L'extermination des misérables qui nous oppriment est une tâche sainte,
qu'elle soit accomplie secrètement ou ouvertement, suivant la parole du
Coran : « Prenez-les et tuez-les où que vous les trouviez ; nous vous les
livrons et vous donnons sur eux pouvoir entier. »
Celui qui en tuera même un seul sera récompensé par Dieu.
Que chaque musulman, dans quelque partie du monde que ce soit, jure
solennellement d'abattre au moins trois ou quatre des chrétiens qui
l'entourent car ils sont les ennemis d'Allah et de la foi !
... nous élèverons nos voix, disant : « Les Indes aux musulmans des Indes,
Java aux musulmans javanais, l'Algérie aux musulmans algériens, le Maroc
aux musulmans marocains, Tunis aux musulmans tunisiens, l'Égypte aux
musulmans égyptiens, l'Iran aux musulmans iraniens, Touran aux musulmans
touraniens, Bokhara aux musulmans bokhariens, le Caucase aux musulmans
caucasiens, et l'Empire ottoman aux musulmans arabes et turcs ! »

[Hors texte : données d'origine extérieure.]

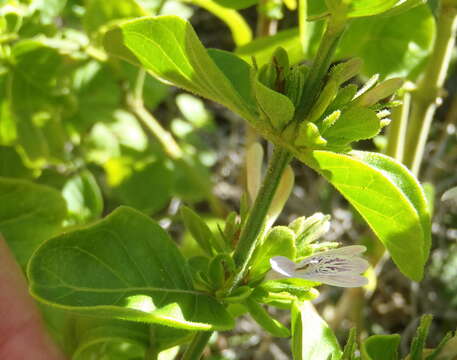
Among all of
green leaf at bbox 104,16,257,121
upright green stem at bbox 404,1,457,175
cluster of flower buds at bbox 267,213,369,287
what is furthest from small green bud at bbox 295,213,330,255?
upright green stem at bbox 404,1,457,175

Les résultats de ce plan machiavélique furent catastrophiques. L'appel à
la guerre sainte n'eut aucune influence sur les musulmans non turcs. Les
Allemands avaient simplement oublié que les Arabes avaient eux aussi été
colonisés par les Turcs et ne rêvaient que d'une chose : se libérer du
joug ottoman. Si le sultan s'était rangé du côté de l'Allemagne, Hussein,
le chérif de La Mecque, dont l'autorité en tant que gardien des lieux
saints était au moins aussi grande, choisit l'autre camp. En outre, si le
Coran ordonnait effectivement le massacre des chrétiens, il ne faisait pas
exception pour les chrétiens allemands, fussent-ils alliés de la Turquie.
Si bien qu'Hussein, sur les conseils du colonel anglais Lawrence,
déclencha lui aussi une «guerre sainte », mais contre les Turcs et leur
alliance avec des infidèles. Finalement, l'appel au meurtre se révéla une
arme à double tranchant, et chacun des belligérants finit par disposer de
son propre « cheval de Troie » dans le camp adverse.

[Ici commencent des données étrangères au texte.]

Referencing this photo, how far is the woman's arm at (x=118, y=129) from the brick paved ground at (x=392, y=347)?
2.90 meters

En revanche, la mobilisation religieuse déclenchée par cette opération fut
récupérée par le gouvernement Jeunes Turcs qui la canalisa contre les
chrétiens de l'Empire.
Et c'est sur l'impulsion donnée par la malheureuse initiative allemande
que débuta le massacre des Arméniens. Dépassé par l'horreur, pris à partie
par l'opinion publique, le kaiser esquissa bien quelques tentatives en vue
d'enrayer la machine.
Mais celle-ci avait pris un tel élan qu'on ne pouvait la freiner sans
risquer de mettre en péril l'alliance avec la Sublime Porte. Aussi,
choisit-il de fermer les yeux et de laisser faire. Deux ou trois vagues
protestations officielles suffiraient à se disculper plus tard.